BOSTON – Mayor Martin J. Walsh and the City of Boston today released Boston’s first-ever documentary, a seven-minute piece on the creation of the Boston Marathon Markers on Boylston Street. For five years, the City of Boston worked with the families of those lost in the Marathon bombings to commemorate the impact of that day. The Marathon Markers were completed in August 2019.

The full video is available on boston.gov/marathon-markers.

About the Marathon Markers Design
Starting with a bump-out of the sidewalk into Boylston Street, the design affirms immediately, that the circumstances of the Bombing changed Boston and its citizens. This bump-out is paved in an intricate pattern with materials that are “native” to Boston’s architecture and its history. Brick and various shades of granite from all over New England are united with bronze. The paving is intricate and requires a great deal of craftsmanship and work. This is to make the space precious and special.

In the center circle of the marker is a space for those that lost their lives, the second circle for those that were injured and finally the space for the rest of us, the witnesses. In this design, bronze is used as the material that connects all of the other materials to each other. A unifier, bronze is a noble material but also utilitarian.
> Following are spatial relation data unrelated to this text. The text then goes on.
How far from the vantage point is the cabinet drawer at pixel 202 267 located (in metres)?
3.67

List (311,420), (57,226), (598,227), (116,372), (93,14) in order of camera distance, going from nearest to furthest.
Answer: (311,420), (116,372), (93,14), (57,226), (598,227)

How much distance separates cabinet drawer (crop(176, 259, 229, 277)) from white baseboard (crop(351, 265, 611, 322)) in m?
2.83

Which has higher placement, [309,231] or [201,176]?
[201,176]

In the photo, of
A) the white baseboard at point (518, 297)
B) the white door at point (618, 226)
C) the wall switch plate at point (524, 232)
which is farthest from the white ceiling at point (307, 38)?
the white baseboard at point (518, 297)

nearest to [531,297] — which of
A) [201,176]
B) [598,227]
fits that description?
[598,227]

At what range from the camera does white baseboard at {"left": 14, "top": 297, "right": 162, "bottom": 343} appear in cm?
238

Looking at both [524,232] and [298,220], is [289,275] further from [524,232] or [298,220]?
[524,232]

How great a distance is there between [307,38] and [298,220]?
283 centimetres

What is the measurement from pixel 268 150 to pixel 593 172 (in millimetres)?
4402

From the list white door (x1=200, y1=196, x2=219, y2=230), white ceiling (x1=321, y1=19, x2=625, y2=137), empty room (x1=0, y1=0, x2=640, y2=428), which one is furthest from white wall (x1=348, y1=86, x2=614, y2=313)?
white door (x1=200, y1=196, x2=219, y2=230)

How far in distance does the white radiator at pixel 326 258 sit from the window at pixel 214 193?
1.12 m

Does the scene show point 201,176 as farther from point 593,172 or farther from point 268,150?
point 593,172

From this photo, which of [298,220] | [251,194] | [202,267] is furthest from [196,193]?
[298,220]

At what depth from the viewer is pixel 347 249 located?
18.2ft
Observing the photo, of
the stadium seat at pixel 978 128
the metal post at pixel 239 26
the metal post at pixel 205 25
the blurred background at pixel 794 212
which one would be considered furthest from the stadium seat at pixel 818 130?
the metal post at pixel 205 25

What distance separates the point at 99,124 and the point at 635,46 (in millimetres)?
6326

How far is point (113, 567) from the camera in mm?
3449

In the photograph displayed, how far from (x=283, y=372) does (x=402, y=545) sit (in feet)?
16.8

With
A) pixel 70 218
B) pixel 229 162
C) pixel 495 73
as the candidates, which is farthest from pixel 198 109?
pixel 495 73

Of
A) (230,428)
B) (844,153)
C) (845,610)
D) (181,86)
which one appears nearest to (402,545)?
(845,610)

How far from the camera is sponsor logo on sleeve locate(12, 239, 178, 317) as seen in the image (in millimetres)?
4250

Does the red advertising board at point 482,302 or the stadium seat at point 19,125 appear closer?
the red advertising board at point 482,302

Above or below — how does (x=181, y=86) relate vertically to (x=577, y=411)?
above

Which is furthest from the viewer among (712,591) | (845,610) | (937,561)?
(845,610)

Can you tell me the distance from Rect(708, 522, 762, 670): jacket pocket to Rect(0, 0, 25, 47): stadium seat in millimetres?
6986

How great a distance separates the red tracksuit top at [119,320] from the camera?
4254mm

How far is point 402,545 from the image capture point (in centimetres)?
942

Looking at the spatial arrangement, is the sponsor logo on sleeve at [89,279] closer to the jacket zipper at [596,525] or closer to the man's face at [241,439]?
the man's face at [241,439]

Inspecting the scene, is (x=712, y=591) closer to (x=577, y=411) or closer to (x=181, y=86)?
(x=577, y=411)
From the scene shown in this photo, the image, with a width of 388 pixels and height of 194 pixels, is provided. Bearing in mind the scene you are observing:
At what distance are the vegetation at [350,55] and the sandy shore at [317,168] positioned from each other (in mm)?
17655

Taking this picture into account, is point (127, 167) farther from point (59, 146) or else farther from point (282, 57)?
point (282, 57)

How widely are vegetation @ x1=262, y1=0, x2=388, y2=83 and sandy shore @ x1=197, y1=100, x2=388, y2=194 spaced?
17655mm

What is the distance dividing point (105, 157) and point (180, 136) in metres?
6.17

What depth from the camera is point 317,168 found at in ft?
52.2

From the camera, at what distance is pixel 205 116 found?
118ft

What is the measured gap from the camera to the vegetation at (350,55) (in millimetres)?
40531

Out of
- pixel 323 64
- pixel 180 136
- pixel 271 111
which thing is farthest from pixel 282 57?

It represents, in this case, the steadfastness to our shared ideals.

There are two marker sites, one at the finish line and one further down Boylston street. The finish line marker site holds one stone and the second site holds two stones, which together represent those who lost their lives. These stones stand in the center of each marker and twist and meld into each other. These particular stones were gathered from places around Boston that were significant to the victims and their families: Franklin Park, Boston University, and Spectacle Island.

The markers recycled materials that once were in use elsewhere in the city. Flanking both sites on the street side are a series of four tall cast glass pillars of light, encased in four bronze spires. The sharp, diamond shape made of black granite that cuts through the circles represents the violence of the act. The cast glass of these lights contrasts the other materials of stone, brick and metal and signifies the fragility of life and ideas.